Iran Kuasai Penuh Selat Hormuz, Rantai Pasokan Minyak Global Terganggu
Iran Kuasai Selat Hormuz, Pasokan Minyak Global Terganggu

Iran Ambil Kendali Penuh Selat Hormuz, Rantai Pasokan Minyak Global Terguncang

Penutupan Selat Hormuz yang dipicu oleh konflik memanas antara Amerika Serikat, Israel, dan Iran mulai menunjukkan dampak signifikan pada distribusi minyak dunia. Korps Garda Revolusi Islam Iran (IRGC) secara resmi mengonfirmasi bahwa kawasan strategis tersebut kini berada di bawah kendali penuh negara mereka.

Pernyataan Resmi dari Angkatan Laut Iran

Pejabat Angkatan Laut IRGC, Mohammad Akbarzadeh, menyatakan pada Rabu, 4 Maret 2026, bahwa Selat Hormuz telah sepenuhnya dikuasai oleh Angkatan Laut Republik Islam Iran. Pernyataan ini dikutip dari laporan media internasional Al Jazeera, yang menegaskan situasi tegang di kawasan itu.

"Saat ini, Selat Hormuz berada di bawah kendali penuh Angkatan Laut Republik Islam Iran," tegas Akbarzadeh dalam pengumuman yang memperjelas posisi Iran dalam konflik yang melibatkan kekuatan global.

Dampak pada Rantai Pasokan Global

Penutupan jalur pelayaran strategis ini telah mengganggu rantai pasokan global secara serius.

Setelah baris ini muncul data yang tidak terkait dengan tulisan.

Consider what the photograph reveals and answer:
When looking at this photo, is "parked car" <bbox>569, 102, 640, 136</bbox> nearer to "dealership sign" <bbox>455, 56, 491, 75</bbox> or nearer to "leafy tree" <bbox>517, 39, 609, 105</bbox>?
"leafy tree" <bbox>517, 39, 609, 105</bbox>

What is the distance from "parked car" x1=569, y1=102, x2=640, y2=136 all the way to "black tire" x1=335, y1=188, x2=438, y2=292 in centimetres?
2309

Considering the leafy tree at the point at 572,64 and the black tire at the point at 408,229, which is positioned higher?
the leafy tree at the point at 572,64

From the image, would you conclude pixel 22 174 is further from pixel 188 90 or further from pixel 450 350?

Selat Hormuz selama ini dikenal sebagai jalur vital untuk perdagangan energi dunia, dengan peran kunci dalam mengangkut minyak mentah dari Timur Tengah ke berbagai belahan dunia.

Gangguan ini diperkirakan akan paling berdampak pada negara-negara di kawasan Asia, yang sangat bergantung pada impor energi untuk memenuhi kebutuhan industri dan konsumsi domestik mereka. Ketergantungan tinggi pada minyak dari wilayah tersebut membuat Asia rentan terhadap fluktuasi pasokan dan harga.

Implikasi Lebih Luas bagi Stabilitas Ekonomi

Selain dampak langsung pada distribusi minyak, penutupan Selat Hormuz juga menimbulkan kekhawatiran akan stabilitas ekonomi global. Kawasan ini merupakan titik kritis dalam geopolitik energi, dan gangguan di sini dapat memicu ketidakpastian pasar serta tekanan inflasi di banyak negara.

Para analis memprediksi bahwa situasi ini mungkin memerlukan respons cepat dari komunitas internasional untuk mencegah eskalasi lebih lanjut dan mencari solusi alternatif untuk menjaga aliran energi tetap lancar.